Bubulina era uma bonita gata branca e preta que passava longas horas
entre os vasos de flores de um terraço. Todos os gatos do porto passavam
lentamente à frente dela, ostentando a elasticidade dos seus corpos, o
brilho das suas pelagens esmeradamente asseadas, o comprimento dos
seus bigodes, o garbo dos seus rabos empinados, com a intenção de a
impressionar, mas Bubulina mostrava-se indiferente e apenas aceitava
os carinhos de um humano que se instalava no terraço diante de uma
máquina de escrever.
Era um humano esquisito, que às vezes se ria depois de ler o que
acabava de escrever, e outras vezes amachucava as folhas sem as ler. O
seu terraço estava sempre envolvido numa música suave e melancólica
que adormecia Bubulina e provocava fundos suspiros nos gatos que por
ali passavam.
- O humano da Bubulina? Porquê ele? - quis saber Colonello.

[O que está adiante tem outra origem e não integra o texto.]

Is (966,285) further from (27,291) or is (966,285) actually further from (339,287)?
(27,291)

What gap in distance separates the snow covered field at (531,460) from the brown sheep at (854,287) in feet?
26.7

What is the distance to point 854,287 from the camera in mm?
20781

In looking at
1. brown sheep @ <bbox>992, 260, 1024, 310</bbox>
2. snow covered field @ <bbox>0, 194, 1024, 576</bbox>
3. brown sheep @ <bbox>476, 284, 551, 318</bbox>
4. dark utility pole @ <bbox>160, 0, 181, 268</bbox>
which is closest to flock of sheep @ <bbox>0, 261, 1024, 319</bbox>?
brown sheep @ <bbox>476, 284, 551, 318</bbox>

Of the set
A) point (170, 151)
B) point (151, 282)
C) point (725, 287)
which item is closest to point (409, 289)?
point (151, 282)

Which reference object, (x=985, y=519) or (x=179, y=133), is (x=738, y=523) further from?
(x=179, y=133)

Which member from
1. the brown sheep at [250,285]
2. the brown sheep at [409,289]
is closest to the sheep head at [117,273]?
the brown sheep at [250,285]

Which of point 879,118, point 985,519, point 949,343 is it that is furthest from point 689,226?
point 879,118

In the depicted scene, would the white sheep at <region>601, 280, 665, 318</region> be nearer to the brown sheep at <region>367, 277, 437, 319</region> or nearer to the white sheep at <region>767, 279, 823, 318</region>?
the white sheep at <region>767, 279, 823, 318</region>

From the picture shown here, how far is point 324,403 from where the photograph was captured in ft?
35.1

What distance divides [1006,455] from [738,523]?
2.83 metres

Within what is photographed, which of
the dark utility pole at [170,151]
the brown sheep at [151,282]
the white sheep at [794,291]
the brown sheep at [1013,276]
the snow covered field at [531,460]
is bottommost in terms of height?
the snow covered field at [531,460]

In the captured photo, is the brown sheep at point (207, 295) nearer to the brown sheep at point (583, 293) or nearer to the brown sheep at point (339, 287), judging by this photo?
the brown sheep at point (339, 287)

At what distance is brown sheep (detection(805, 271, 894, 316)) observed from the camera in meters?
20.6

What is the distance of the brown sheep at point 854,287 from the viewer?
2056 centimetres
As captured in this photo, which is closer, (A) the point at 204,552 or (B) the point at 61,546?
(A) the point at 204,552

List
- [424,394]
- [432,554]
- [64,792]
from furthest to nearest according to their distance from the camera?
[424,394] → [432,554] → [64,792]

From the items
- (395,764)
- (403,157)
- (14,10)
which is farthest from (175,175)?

- Não sei. Esse humano inspira-me confiança - reconheceu Zorbas. -
Ouvi-o ler o que escreve. São palavras belas que alegram ou entristecem,
mas que produzem sempre prazer e suscitam o desejo de continuar a
ouvir.
- Um poeta! O que aquele humano faz chama-se poesia. Volume
dezassete, letra "P", da enciclopédia - garantiu Sabetudo.
- E o que te leva a pensar que esse humano sabe voar? - quis saber
Secretário.
- Talvez não saiba voar com asas de pássaro, mas ao ouvi-lo sempre
pensei que voa com as palavras - respondeu Zorbas.